Thursday, December 17, 2009

Kenke deal

Last night Talk Radio was full of rage at the "deal" in Kenke. The general consensus seemed to be that the Crown made a bad deal to get rid of a case.



I doubt that. This was a very high profile case and not something that a Crown would give up on for the sake of expediency. My guess is that there were some very serious weaknesses in the Crown's case. The search warrants were subject to attack and if they went the case went with them.



Now, that said, defence counsel Lon Rose seems to have done a remarkable job. But I don't think the Crown caved in out of a desire to save resources.







Mr.

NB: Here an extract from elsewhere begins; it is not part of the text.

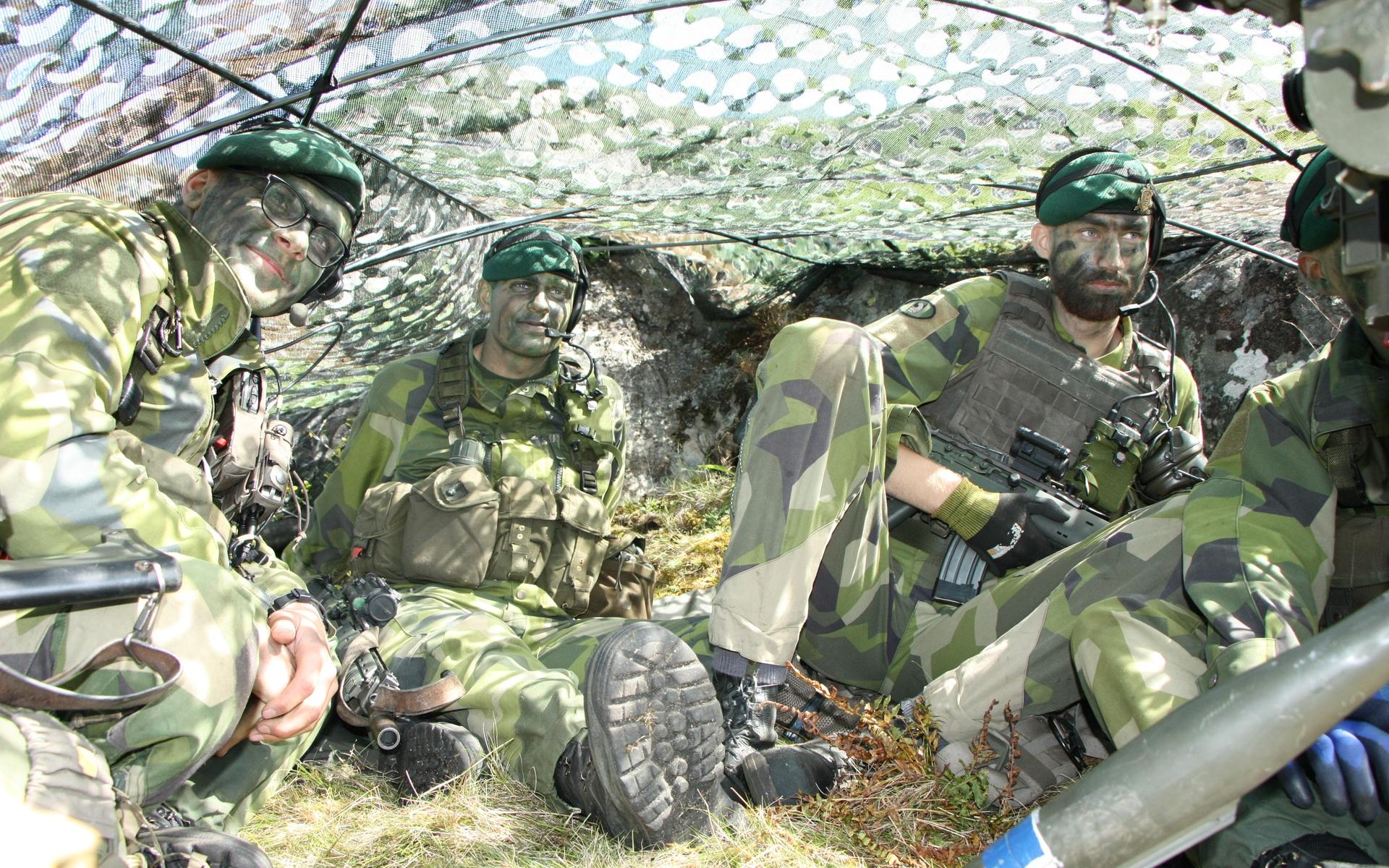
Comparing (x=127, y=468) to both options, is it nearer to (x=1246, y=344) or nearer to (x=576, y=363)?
(x=576, y=363)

Kenk, 50, pleaded guilty to 16 charges Tuesday, bringing an end to a high-profile case that began in 2008 with a single bicycle-theft arrest and ballooned into the seizure of nearly 3,000 bikes, illegal drugs and other items he’d stashed around the city.


His guilty pleas, on counts of possessing cocaine, marijuana and 10 stolen bikes, averted a months-long trial on dozens more charges and thus relieved the Crown from having to mount a case it had struggled to assemble for its sheer volume of evidence.


In the end, Judge Kathleen Caldwell settled on a 30-month sentence that will see Mr. Kenk serve just four more months in jail.


She gave him the standard double credit for the 13 months he’d already spent in custody awaiting justice.